[Source data]
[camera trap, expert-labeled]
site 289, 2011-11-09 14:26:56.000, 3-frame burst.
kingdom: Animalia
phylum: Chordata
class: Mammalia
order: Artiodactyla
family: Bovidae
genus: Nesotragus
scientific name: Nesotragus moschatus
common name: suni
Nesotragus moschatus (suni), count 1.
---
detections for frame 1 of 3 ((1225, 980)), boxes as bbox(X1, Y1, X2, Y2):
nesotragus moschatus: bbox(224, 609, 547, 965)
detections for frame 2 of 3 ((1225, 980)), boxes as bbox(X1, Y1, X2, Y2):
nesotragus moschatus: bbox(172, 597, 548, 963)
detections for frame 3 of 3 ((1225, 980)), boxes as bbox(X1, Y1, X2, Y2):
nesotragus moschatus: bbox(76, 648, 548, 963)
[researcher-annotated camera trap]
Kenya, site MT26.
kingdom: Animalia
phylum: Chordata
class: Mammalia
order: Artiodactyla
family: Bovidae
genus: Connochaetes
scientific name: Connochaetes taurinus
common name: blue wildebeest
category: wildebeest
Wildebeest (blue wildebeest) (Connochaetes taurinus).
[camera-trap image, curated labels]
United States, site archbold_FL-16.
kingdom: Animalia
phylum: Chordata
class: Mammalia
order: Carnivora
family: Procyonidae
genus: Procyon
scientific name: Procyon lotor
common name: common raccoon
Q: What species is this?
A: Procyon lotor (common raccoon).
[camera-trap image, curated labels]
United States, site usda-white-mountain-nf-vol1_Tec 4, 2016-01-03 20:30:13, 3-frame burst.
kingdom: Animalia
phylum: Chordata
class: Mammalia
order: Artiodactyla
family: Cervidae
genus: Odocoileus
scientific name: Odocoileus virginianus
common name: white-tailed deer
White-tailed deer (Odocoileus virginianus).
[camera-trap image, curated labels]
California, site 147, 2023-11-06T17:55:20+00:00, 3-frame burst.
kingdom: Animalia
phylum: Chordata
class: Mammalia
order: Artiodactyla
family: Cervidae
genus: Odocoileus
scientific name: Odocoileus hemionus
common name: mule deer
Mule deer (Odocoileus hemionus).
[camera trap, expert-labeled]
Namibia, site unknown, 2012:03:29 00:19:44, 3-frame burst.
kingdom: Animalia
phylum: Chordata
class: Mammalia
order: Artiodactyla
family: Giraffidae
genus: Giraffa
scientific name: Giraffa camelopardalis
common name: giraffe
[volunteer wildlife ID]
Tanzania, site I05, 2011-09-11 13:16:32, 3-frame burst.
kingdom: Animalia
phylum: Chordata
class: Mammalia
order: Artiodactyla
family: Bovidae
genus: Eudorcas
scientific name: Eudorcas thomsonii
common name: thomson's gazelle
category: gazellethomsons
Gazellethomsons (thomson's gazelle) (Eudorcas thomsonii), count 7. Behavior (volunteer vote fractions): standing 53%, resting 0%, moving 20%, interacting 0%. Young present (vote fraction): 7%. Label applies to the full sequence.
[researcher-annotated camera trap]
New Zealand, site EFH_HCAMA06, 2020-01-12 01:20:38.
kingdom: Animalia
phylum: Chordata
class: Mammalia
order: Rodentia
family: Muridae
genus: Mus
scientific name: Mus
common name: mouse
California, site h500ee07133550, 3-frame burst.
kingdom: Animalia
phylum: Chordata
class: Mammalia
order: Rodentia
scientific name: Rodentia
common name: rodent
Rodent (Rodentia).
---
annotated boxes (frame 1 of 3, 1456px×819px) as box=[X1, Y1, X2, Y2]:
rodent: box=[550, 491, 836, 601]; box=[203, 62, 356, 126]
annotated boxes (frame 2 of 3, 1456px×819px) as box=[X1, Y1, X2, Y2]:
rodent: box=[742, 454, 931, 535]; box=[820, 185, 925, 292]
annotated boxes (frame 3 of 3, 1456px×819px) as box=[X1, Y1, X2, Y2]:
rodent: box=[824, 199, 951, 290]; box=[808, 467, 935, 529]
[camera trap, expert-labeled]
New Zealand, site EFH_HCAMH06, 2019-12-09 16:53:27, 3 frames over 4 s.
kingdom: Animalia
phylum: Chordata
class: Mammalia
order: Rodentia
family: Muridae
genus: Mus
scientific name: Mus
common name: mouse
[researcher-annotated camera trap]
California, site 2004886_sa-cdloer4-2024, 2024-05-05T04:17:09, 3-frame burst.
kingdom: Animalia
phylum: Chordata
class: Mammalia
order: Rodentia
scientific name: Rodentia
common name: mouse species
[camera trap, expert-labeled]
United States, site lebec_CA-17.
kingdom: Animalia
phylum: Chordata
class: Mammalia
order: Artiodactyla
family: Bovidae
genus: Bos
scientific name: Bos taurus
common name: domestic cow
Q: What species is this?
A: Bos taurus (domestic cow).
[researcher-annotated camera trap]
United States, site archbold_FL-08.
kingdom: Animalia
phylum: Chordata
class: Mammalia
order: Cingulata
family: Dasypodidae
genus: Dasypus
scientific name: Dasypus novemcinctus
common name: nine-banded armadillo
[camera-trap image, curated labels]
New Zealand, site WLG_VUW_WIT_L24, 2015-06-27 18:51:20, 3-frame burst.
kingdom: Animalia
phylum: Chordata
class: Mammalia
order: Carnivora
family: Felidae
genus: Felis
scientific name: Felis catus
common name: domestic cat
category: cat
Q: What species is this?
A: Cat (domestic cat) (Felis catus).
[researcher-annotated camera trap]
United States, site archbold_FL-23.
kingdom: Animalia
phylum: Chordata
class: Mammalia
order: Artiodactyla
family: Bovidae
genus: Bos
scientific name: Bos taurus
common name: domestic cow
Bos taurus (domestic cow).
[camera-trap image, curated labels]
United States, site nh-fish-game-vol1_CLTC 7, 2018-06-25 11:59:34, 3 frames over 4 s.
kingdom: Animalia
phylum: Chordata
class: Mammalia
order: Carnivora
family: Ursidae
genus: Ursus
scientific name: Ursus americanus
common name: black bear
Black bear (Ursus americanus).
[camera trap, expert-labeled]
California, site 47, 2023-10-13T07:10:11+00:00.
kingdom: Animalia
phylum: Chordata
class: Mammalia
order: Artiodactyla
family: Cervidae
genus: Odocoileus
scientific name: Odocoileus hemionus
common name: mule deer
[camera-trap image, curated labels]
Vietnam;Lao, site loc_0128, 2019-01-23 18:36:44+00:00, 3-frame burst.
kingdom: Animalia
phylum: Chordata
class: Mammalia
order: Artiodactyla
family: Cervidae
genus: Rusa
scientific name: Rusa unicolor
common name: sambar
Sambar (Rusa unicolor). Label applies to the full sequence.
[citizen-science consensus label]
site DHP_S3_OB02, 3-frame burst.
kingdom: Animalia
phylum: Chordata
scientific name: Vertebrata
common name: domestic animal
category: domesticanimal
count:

### [WORK TO COMPLETE]
Take the records above and return them exactly as written.

### [SOLUTION FOR THIS EXERCISE]
[camera trap, expert-labeled]
site 289, 2011-11-09 14:26:56.000, 3-frame burst.
kingdom: Animalia
phylum: Chordata
class: Mammalia
order: Artiodactyla
family: Bovidae
genus: Nesotragus
scientific name: Nesotragus moschatus
common name: suni
Nesotragus moschatus (suni), count 1.
---
detections for frame 1 of 3 ((1225, 980)), boxes as bbox(X1, Y1, X2, Y2):
nesotragus moschatus: bbox(224, 609, 547, 965)
detections for frame 2 of 3 ((1225, 980)), boxes as bbox(X1, Y1, X2, Y2):
nesotragus moschatus: bbox(172, 597, 548, 963)
detections for frame 3 of 3 ((1225, 980)), boxes as bbox(X1, Y1, X2, Y2):
nesotragus moschatus: bbox(76, 648, 548, 963)
[researcher-annotated camera trap]
Kenya, site MT26.
kingdom: Animalia
phylum: Chordata
class: Mammalia
order: Artiodactyla
family: Bovidae
genus: Connochaetes
scientific name: Connochaetes taurinus
common name: blue wildebeest
category: wildebeest
Wildebeest (blue wildebeest) (Connochaetes taurinus).
[camera-trap image, curated labels]
United States, site archbold_FL-16.
kingdom: Animalia
phylum: Chordata
class: Mammalia
order: Carnivora
family: Procyonidae
genus: Procyon
scientific name: Procyon lotor
common name: common raccoon
Q: What species is this?
A: Procyon lotor (common raccoon).
[camera-trap image, curated labels]
United States, site usda-white-mountain-nf-vol1_Tec 4, 2016-01-03 20:30:13, 3-frame burst.
kingdom: Animalia
phylum: Chordata
class: Mammalia
order: Artiodactyla
family: Cervidae
genus: Odocoileus
scientific name: Odocoileus virginianus
common name: white-tailed deer
White-tailed deer (Odocoileus virginianus).
[camera-trap image, curated labels]
California, site 147, 2023-11-06T17:55:20+00:00, 3-frame burst.
kingdom: Animalia
phylum: Chordata
class: Mammalia
order: Artiodactyla
family: Cervidae
genus: Odocoileus
scientific name: Odocoileus hemionus
common name: mule deer
Mule deer (Odocoileus hemionus).
[camera trap, expert-labeled]
Namibia, site unknown, 2012:03:29 00:19:44, 3-frame burst.
kingdom: Animalia
phylum: Chordata
class: Mammalia
order: Artiodactyla
family: Giraffidae
genus: Giraffa
scientific name: Giraffa camelopardalis
common name: giraffe
[volunteer wildlife ID]
Tanzania, site I05, 2011-09-11 13:16:32, 3-frame burst.
kingdom: Animalia
phylum: Chordata
class: Mammalia
order: Artiodactyla
family: Bovidae
genus: Eudorcas
scientific name: Eudorcas thomsonii
common name: thomson's gazelle
category: gazellethomsons
Gazellethomsons (thomson's gazelle) (Eudorcas thomsonii), count 7. Behavior (volunteer vote fractions): standing 53%, resting 0%, moving 20%, interacting 0%. Young present (vote fraction): 7%. Label applies to the full sequence.
[researcher-annotated camera trap]
New Zealand, site EFH_HCAMA06, 2020-01-12 01:20:38.
kingdom: Animalia
phylum: Chordata
class: Mammalia
order: Rodentia
family: Muridae
genus: Mus
scientific name: Mus
common name: mouse
California, site h500ee07133550, 3-frame burst.
kingdom: Animalia
phylum: Chordata
class: Mammalia
order: Rodentia
scientific name: Rodentia
common name: rodent
Rodent (Rodentia).
---
annotated boxes (frame 1 of 3, 1456px×819px) as box=[X1, Y1, X2, Y2]:
rodent: box=[550, 491, 836, 601]; box=[203, 62, 356, 126]
annotated boxes (frame 2 of 3, 1456px×819px) as box=[X1, Y1, X2, Y2]:
rodent: box=[742, 454, 931, 535]; box=[820, 185, 925, 292]
annotated boxes (frame 3 of 3, 1456px×819px) as box=[X1, Y1, X2, Y2]:
rodent: box=[824, 199, 951, 290]; box=[808, 467, 935, 529]
[camera trap, expert-labeled]
New Zealand, site EFH_HCAMH06, 2019-12-09 16:53:27, 3 frames over 4 s.
kingdom: Animalia
phylum: Chordata
class: Mammalia
order: Rodentia
family: Muridae
genus: Mus
scientific name: Mus
common name: mouse
[researcher-annotated camera trap]
California, site 2004886_sa-cdloer4-2024, 2024-05-05T04:17:09, 3-frame burst.
kingdom: Animalia
phylum: Chordata
class: Mammalia
order: Rodentia
scientific name: Rodentia
common name: mouse species
[camera trap, expert-labeled]
United States, site lebec_CA-17.
kingdom: Animalia
phylum: Chordata
class: Mammalia
order: Artiodactyla
family: Bovidae
genus: Bos
scientific name: Bos taurus
common name: domestic cow
Q: What species is this?
A: Bos taurus (domestic cow).
[researcher-annotated camera trap]
United States, site archbold_FL-08.
kingdom: Animalia
phylum: Chordata
class: Mammalia
order: Cingulata
family: Dasypodidae
genus: Dasypus
scientific name: Dasypus novemcinctus
common name: nine-banded armadillo
[camera-trap image, curated labels]
New Zealand, site WLG_VUW_WIT_L24, 2015-06-27 18:51:20, 3-frame burst.
kingdom: Animalia
phylum: Chordata
class: Mammalia
order: Carnivora
family: Felidae
genus: Felis
scientific name: Felis catus
common name: domestic cat
category: cat
Q: What species is this?
A: Cat (domestic cat) (Felis catus).
[researcher-annotated camera trap]
United States, site archbold_FL-23.
kingdom: Animalia
phylum: Chordata
class: Mammalia
order: Artiodactyla
family: Bovidae
genus: Bos
scientific name: Bos taurus
common name: domestic cow
Bos taurus (domestic cow).
[camera-trap image, curated labels]
United States, site nh-fish-game-vol1_CLTC 7, 2018-06-25 11:59:34, 3 frames over 4 s.
kingdom: Animalia
phylum: Chordata
class: Mammalia
order: Carnivora
family: Ursidae
genus: Ursus
scientific name: Ursus americanus
common name: black bear
Black bear (Ursus americanus).
[camera trap, expert-labeled]
California, site 47, 2023-10-13T07:10:11+00:00.
kingdom: Animalia
phylum: Chordata
class: Mammalia
order: Artiodactyla
family: Cervidae
genus: Odocoileus
scientific name: Odocoileus hemionus
common name: mule deer
[camera-trap image, curated labels]
Vietnam;Lao, site loc_0128, 2019-01-23 18:36:44+00:00, 3-frame burst.
kingdom: Animalia
phylum: Chordata
class: Mammalia
order: Artiodactyla
family: Cervidae
genus: Rusa
scientific name: Rusa unicolor
common name: sambar
Sambar (Rusa unicolor). Label applies to the full sequence.
[citizen-science consensus label]
site DHP_S3_OB02, 3-frame burst.
kingdom: Animalia
phylum: Chordata
scientific name: Vertebrata
common name: domestic animal
category: domesticanimal
count:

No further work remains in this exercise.